• WORK REQUIRED: I'd like every entry transcribed word for word, with no pictures.

Collected data:

--*--

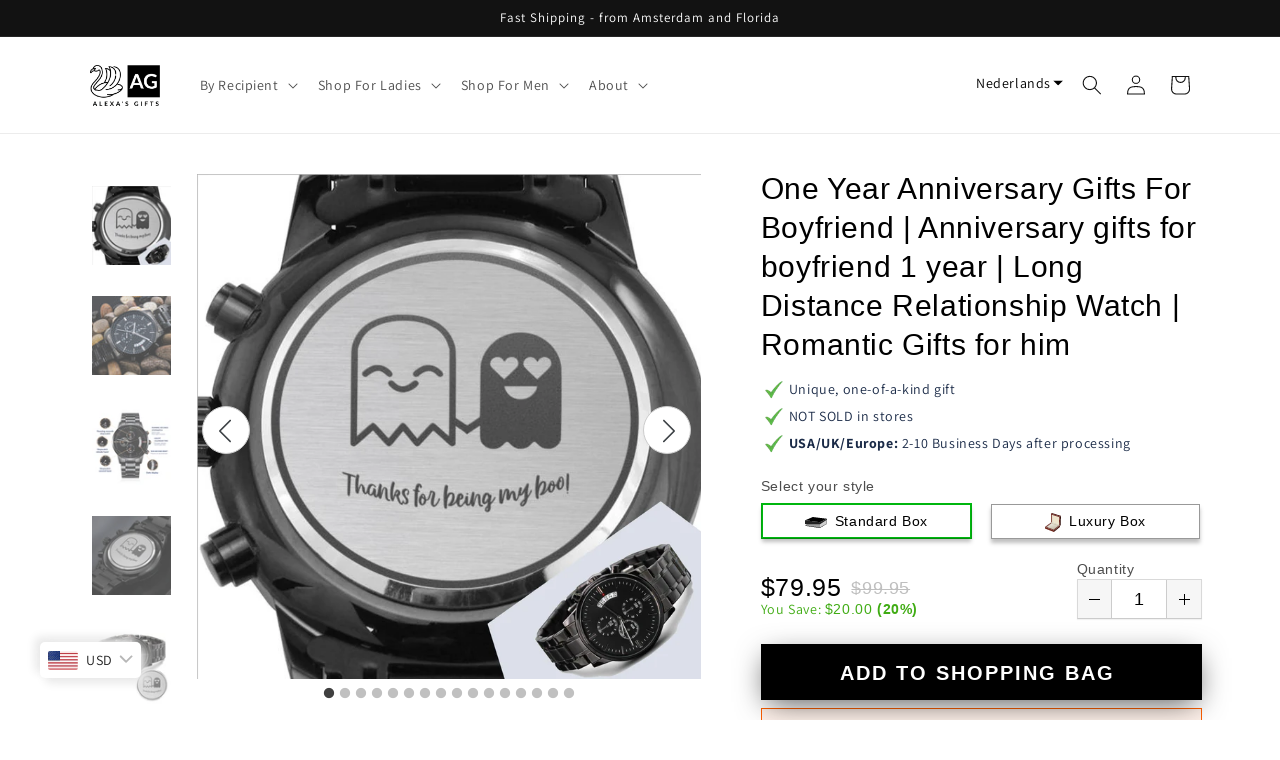

--- FILE ---
content_type: text/javascript; charset=utf-8
request_url: https://alexas.gifts/nl/cart/update.js?attributes%5Bhost%5D=https%3A%2F%2Falexas.gifts&attributes%5Bsw%5D=1280&attributes%5Bsh%5D=720&attributes%5Bfbp%5D=fb.1.1769036267099.1822236734&attributes%5Bttp%5D=nGlMIPGJCMXwZYXOmOHVUCpu8hW&attributes%5Bauid%5D=1559848499.1769036256&attributes%5Blocale%5D=nl&attributes%5Bcountry%5D=US
body_size: 474
content:
{"token":"hWN7scnXlbbvsheWTbwtfy5p?key=81efe8f0dcaea02f99e51cf3474c38ce","note":null,"attributes":{"auid":"1559848499.1769036256","country":"US","fbp":"fb.1.1769036267099.1822236734","host":"https://alexas.gifts","locale":"nl","sh":"720","sw":"1280","ttp":"nGlMIPGJCMXwZYXOmOHVUCpu8hW"},"original_total_price":0,"total_price":0,"total_discount":0,"total_weight":0.0,"item_count":0,"items":[],"requires_shipping":false,"currency":"USD","items_subtotal_price":0,"cart_level_discount_applications":[],"discount_codes":[],"items_changelog":{"added":[]}}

--*--

• RESPONSE TO THIS TASK:
--- FILE ---
content_type: text/javascript; charset=utf-8
request_url: https://alexas.gifts/nl/cart/update.js?attributes%5Bhost%5D=https%3A%2F%2Falexas.gifts&attributes%5Bsw%5D=1280&attributes%5Bsh%5D=720&attributes%5Bfbp%5D=fb.1.1769036267099.1822236734&attributes%5Bttp%5D=nGlMIPGJCMXwZYXOmOHVUCpu8hW&attributes%5Bauid%5D=1559848499.1769036256&attributes%5Blocale%5D=nl&attributes%5Bcountry%5D=US
body_size: 474
content:
{"token":"hWN7scnXlbbvsheWTbwtfy5p?key=81efe8f0dcaea02f99e51cf3474c38ce","note":null,"attributes":{"auid":"1559848499.1769036256","country":"US","fbp":"fb.1.1769036267099.1822236734","host":"https://alexas.gifts","locale":"nl","sh":"720","sw":"1280","ttp":"nGlMIPGJCMXwZYXOmOHVUCpu8hW"},"original_total_price":0,"total_price":0,"total_discount":0,"total_weight":0.0,"item_count":0,"items":[],"requires_shipping":false,"currency":"USD","items_subtotal_price":0,"cart_level_discount_applications":[],"discount_codes":[],"items_changelog":{"added":[]}}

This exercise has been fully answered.